Use to track metrics from PgBouncer's SHOW STATS command. In place of the Postgres "DB name" the name of the PgBouncer "pool" to be monitored must be inserted.

pgpool

Use to track joint metrics from Pgpool2's SHOW POOL_NODES and SHOW POOL_PROCESSES commands. Pgpool2 from version 3.0 is supported.

patroni

Patroni is a HA / cluster manager for Postgres that relies on a DCS (Distributed Consensus Store) to store it's state. Typically, in such a setup the nodes come and go, and also it should not matter who is currently the master.

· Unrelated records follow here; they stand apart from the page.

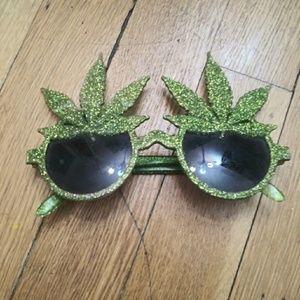 Green glitter pot leaf sunglasses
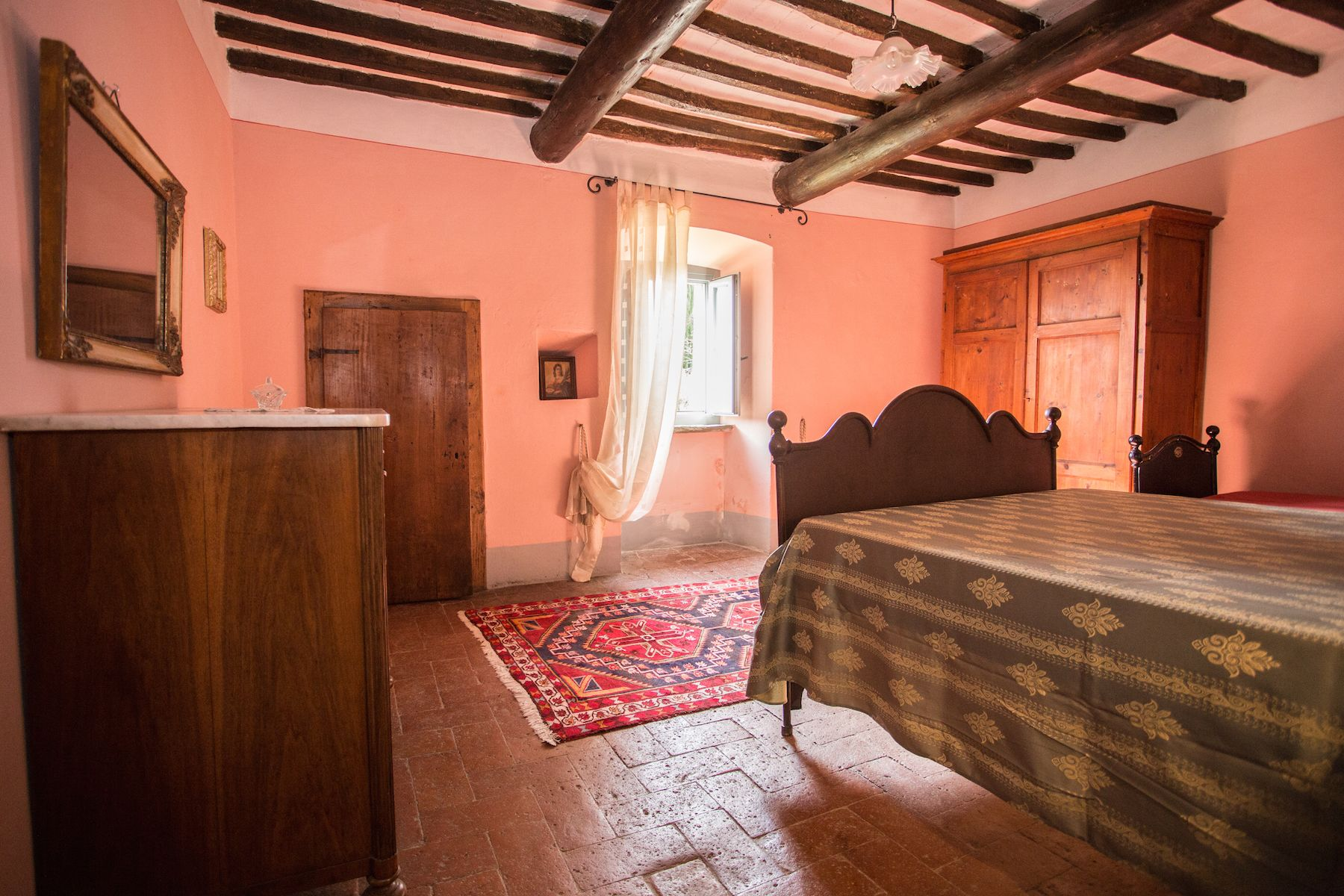 Image 23   13 bedroom villa for sale with 1 hectares of land, Arezzo, Chianti Wine Region 200333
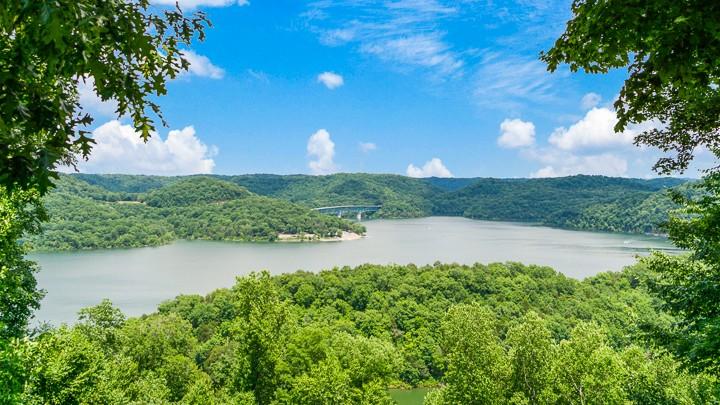 484 Bridgeview Pl Property Photo
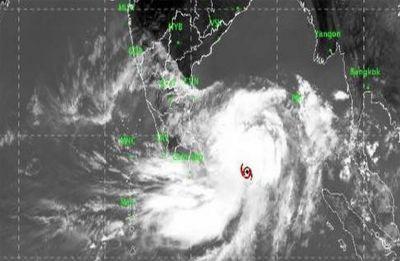 Cyclone Fani to hit Odisha tomorrow: Flights, trains cancelled, schools closed | Latest Updates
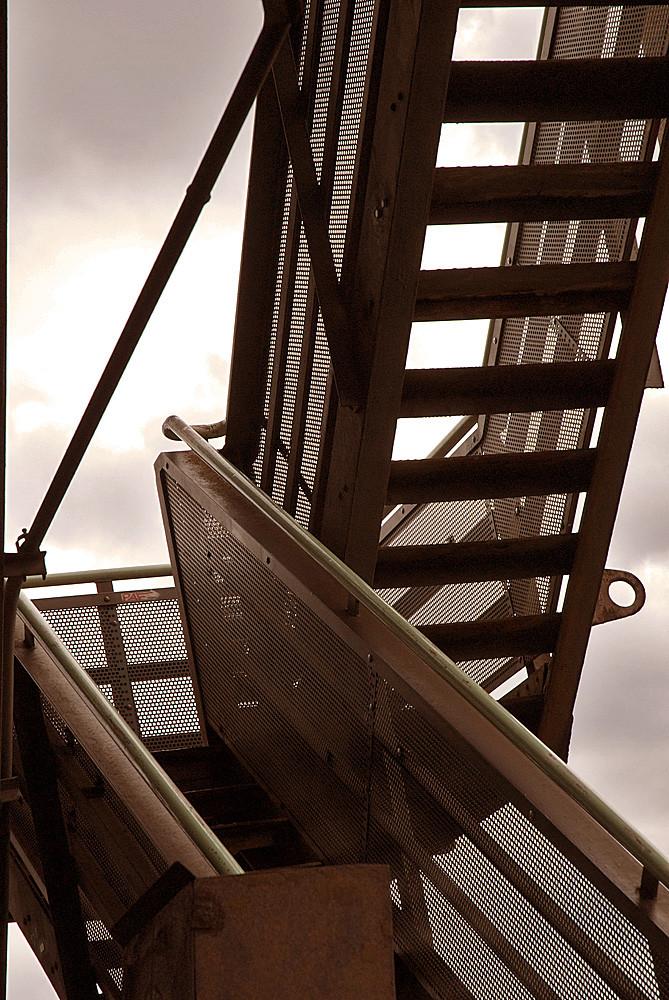 Wer schwindelnd eine Treppe wagt... LAPADU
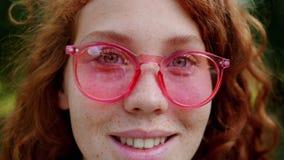 Retrato de una bella dama con gafas de sol sonriendo mirando a la cámara almacen de metraje de vídeo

To make it easier to monitor such dynamic constellations pgwatch supports reading of cluster node info from all supported DCSs (etcd, Zookeeper, Consul), but currently only for simpler cases with no security applied (which is actually the common case in a trusted environment).

patroni-continuous-discovery

As normal patroni DB type but all DBs (or only those matching the regex if any provided) are monitored.

patroni-namespace-discovery

Similar to patroni-continuous-discovery but all Patroni scopes (clusters) of an ETCD namespace are automatically monitored. Optionally regexes on database names still apply if provided.

Notice

All "continuous" modes expect access to "template1" or "postgres" databases of the specified cluster to determine the database names residing there.